> _The task_:
According to the passage on abandoned property and treasure trove, which states had enacted a version of a law inspired by the RUUPA as of September 2020?

------ Passage ------

Property is generally deemed to have been abandoned if it is found in a place where the true owner likely intended to leave it, but is in such a condition that it is apparent that he or she has no intention of returning to claim it. Abandoned property generally becomes the property of whoever should find it and take possession of it first, although some states have enacted statutes under which certain kinds of abandoned property – usually cars, wrecked ships and wrecked aircraft – escheat, meaning that they become the property of the state.
In the United States, property left behind by a tenant is generally presumed abandoned after anywhere from 1 week to 1 year, and if unclaimed, may be disposed of or sold to recoup storage costs; in some states the difference may be kept by the landlord, in others returned to the tenant, and in others it must be turned over to the state or county. Virginia requires only 24 hour storage for evictions. Maryland allows individual counties to set required storage times. Colorado allows immediate disposal (but not sale), while Georgia and Texas allow it to be immediately placed outside and claimed by anyone, and Arkansas allows the landlord to immediately claim the property for themselves to do as they wish.
Treasure trove is property that consists of coins or currency hidden by the owner. To be considered treasure trove and not mislaid property, the property must have been deliberately hidden or concealed, and sufficiently long ago that the original owner can be considered dead or not discoverable. For example, under historic English law, one hundred Roman coins found buried in a pot would have been treasure trove whilst one hundred Roman coins which were lost over time in a marketplace would not have been treasure trove, as they were not deliberately hidden as a single hoard. However, the law of treasure trove has now been replaced by the Treasure Act under which this distinction between lost and deposited items does not generally apply.
Under American common law, treasure trove belongs to the finder unless the original owner reclaims. Some states have rejected the American common law and hold that treasure trove belongs to the owner of the property in which the treasure trove was found. These courts reason that the American common law rule encourages trespass.
Under the traditional English common law, treasure trove belongs to the Crown, though the finder may be paid a reward.
In the United States, the National Conference of Commissioners on Uniform State Laws sought to address the problems arising from these types of property through provisions of the Uniform Unclaimed Property Act. The act was first drafted and promulgated in 1981 and a revised version, the Revised Uniform Unclaimed Property Act was introduced in 1995. The act specifically focuses on the problem of unclaimed money in bank accounts and corporate coffers, and the corresponding escheatment.
In July 2016, the National Conference of Commissioners on Uniform State Laws revisited the 1995 version of the Uniform Act again and ultimately passed the Revised Uniform Unclaimed Property Act (RUUPA) of 2016. As of September 2020, only five states have enacted a version of a law inspired by the RUUPA: Tennessee, Kentucky, Utah, Colorado, and Vermont. Other states have adopted similar laws but with significant deviations from the RUUPA.

------ Data excerpt ------

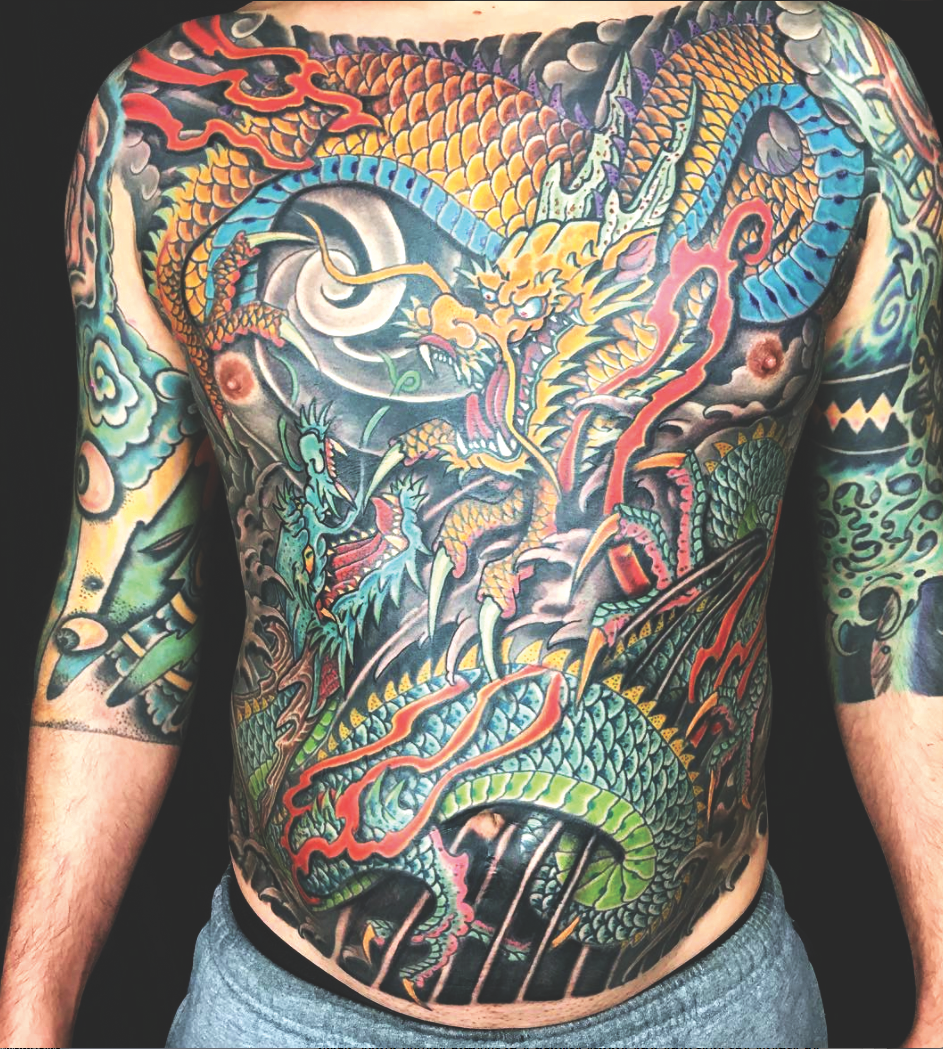famous san antonio tattoo artist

------

> _Solution to the problem_:
Tennessee, Kentucky, Utah, Colorado, and Vermont.